抜粋:
このドキュメントでは、Management API を使ってデータを Google アナリティクス アカウントにインポートする方法に関して、開発者の方向けに高度なコンセプトを説明します。
はじめに
Management API のデータ インポート機能により、Google アナリティクス アカウントのインポート データをアップロード、一覧表示、削除、取得できます。データ インポート機能のメリットの詳細については、データ インポートについてをご覧ください。
Management API には、データ インポート機能を有効にする以下の 2 つのリソースがあります。
- カスタム データソース リソース(管理画面でいうデータセット)。アップロードしたファイルのコンテナとして機能します。カスタム データソースのコレクションは、Google アナリティクスのプロパティに関連付けられるすべてのデータソースを表します。
- アップロードしたファイルを表すアップロード リソース。アップロード リソースのコレクションは、カスタム データソース / データセットにアップロードしたすべてのファイルを表します。
準備
Google アナリティクス API はすべて同じ方法でアクセスできます。Management API を使用する前に、以下のドキュメントをご覧ください。
- クライアント ライブラリのページ。API の操作に対応したプログラミング言語ごとのクライアント ライブラリ一覧を確認します。API で利用できるプログラミング言語ごとのクライアント ライブラリがまとめられています。
- リファレンス ガイド。クライアント ライブラリを使わずにデータにアクセスする API インターフェースについて確認します。
各クライアント ライブラリは、すべての Management API データにアクセスするための 1 つの Analytics サービス オブジェクトを提供します。サービス オブシェクトを作成する方法は次のとおりです。
- Google Developers Console でアプリケーションを登録します。
- Google アナリティクス データへのアクセスを承認します。
- Analytics サービス オブジェクトを作成します。

練習課題:
1. 抜粋の「- リファレンス ガイド。クライアント」から「Google アナリティクス データへのアクセスを承認します。」までを、一字一句変えずに書き出してください。
2. 抜粋に示されている、Analytics サービス オブジェクトを作成するための手順をすべて挙げること。
資料は今回の作業では使わない。

提示資料:
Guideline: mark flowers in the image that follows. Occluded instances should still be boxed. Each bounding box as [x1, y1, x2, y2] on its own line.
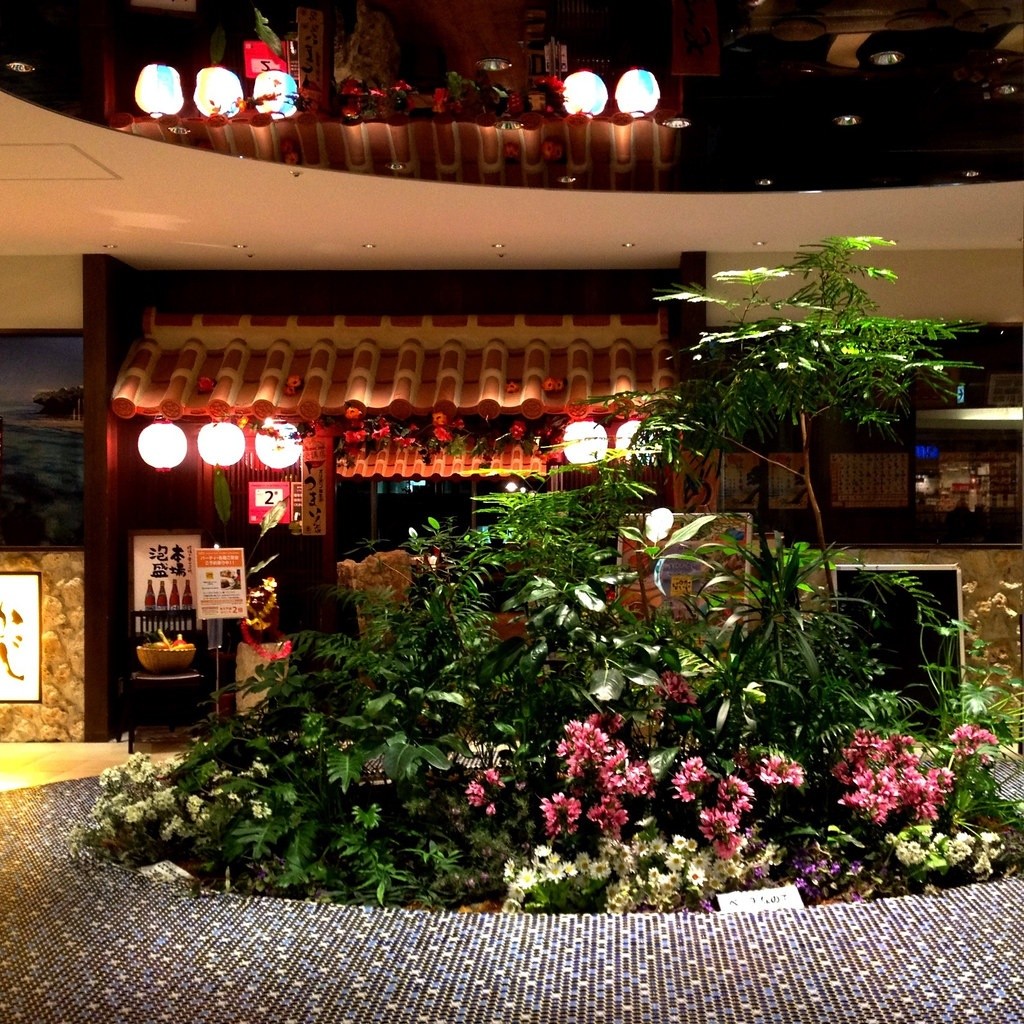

解答一覧:
1.
- リファレンス ガイド。クライアント ライブラリを使わずにデータにアクセスする API インターフェースについて確認します。
各クライアント ライブラリは、すべての Management API データにアクセスするための 1 つの Analytics サービス オブジェクトを提供します。サービス オブシェクトを作成する方法は次のとおりです。
- Google Developers Console でアプリケーションを登録します。
- Google アナリティクス データへのアクセスを承認します。

2.
- Google Developers Console でアプリケーションを登録する。
- Google アナリティクス データへのアクセスを承認する。
- Analytics サービス オブジェクトを作成する。